Online Privacy Illustration
photo: Corbis / Jane Marinsky

The tracking uses of so-called “Flash cookies,” the data packets stored in the computers of users of Adobe (NSDQ: ADBE) Flash Player, started getting a lot more attention last year, when they were the focus of an article about online privacy in the Wall Street Journal, as well as several lawsuits. They were also mentioned as a privacy problem last month by the Federal Trade Commission.
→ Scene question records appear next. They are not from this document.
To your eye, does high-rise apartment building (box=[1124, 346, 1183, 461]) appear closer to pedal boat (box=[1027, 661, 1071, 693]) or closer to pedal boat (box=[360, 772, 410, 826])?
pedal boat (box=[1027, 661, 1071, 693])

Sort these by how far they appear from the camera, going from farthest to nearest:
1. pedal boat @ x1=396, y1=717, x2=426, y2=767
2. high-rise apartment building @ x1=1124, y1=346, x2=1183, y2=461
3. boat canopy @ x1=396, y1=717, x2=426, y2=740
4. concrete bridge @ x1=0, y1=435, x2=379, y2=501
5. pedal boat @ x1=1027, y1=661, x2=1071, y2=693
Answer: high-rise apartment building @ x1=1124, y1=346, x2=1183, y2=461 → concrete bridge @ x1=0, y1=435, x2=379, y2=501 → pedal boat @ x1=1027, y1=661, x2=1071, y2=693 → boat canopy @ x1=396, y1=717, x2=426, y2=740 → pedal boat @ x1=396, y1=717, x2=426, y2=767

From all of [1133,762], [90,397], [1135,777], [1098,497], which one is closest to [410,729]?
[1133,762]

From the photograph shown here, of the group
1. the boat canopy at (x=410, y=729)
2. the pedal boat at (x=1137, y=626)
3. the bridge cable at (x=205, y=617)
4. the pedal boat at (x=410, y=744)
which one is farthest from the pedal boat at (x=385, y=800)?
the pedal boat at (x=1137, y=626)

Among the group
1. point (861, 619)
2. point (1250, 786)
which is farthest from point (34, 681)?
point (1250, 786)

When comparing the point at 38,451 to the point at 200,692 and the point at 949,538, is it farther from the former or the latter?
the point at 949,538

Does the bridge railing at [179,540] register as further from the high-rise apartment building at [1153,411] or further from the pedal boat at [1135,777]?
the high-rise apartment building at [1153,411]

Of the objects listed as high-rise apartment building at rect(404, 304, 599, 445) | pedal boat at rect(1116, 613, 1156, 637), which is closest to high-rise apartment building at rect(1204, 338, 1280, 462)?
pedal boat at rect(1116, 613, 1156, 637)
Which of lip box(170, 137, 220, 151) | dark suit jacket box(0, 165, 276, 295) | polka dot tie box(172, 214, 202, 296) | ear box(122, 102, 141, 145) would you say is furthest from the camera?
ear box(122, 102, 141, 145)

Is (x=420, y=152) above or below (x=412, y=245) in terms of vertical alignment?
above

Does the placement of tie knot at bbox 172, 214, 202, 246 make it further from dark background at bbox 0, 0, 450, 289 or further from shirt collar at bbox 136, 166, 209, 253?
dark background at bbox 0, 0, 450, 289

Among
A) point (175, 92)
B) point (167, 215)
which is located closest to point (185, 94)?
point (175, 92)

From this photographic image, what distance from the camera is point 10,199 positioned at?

The results from a new study suggest that “re-spawning,” one of the more troublesome practices around Flash cookies, is declining. But the same study showed that about 10 percent of the most-popular web sites may still be using Flash cookies to track users — and none of the companies that run those web sites would discuss what they’re using the cookies for. There is a lot of debate about just how widespread Flash cookies are, and this study helps fill in some numbers around that question.

The study, conducted by researchers at Carnegie Mellon University, tested all of the 100 most popular websites as well as 500 randomly selected websites. Adobe commissioned the study as a follow-up to the widely read 2009 UC Berkeley study that broke the news about Flash cookie tracking in the first place; the CMU researcher in charge of the study assured me that Adobe had no influence in determining the methodology or results of the study.

Adobe has condemned the use of Flash cookies, which it calls Local Storage Objects, for tracking purposes, and recently rolled out changes that will simplify Flash’s privacy options for users. Adobe has estimated that Flash Player is installed on 98 percent of internet-connected computers.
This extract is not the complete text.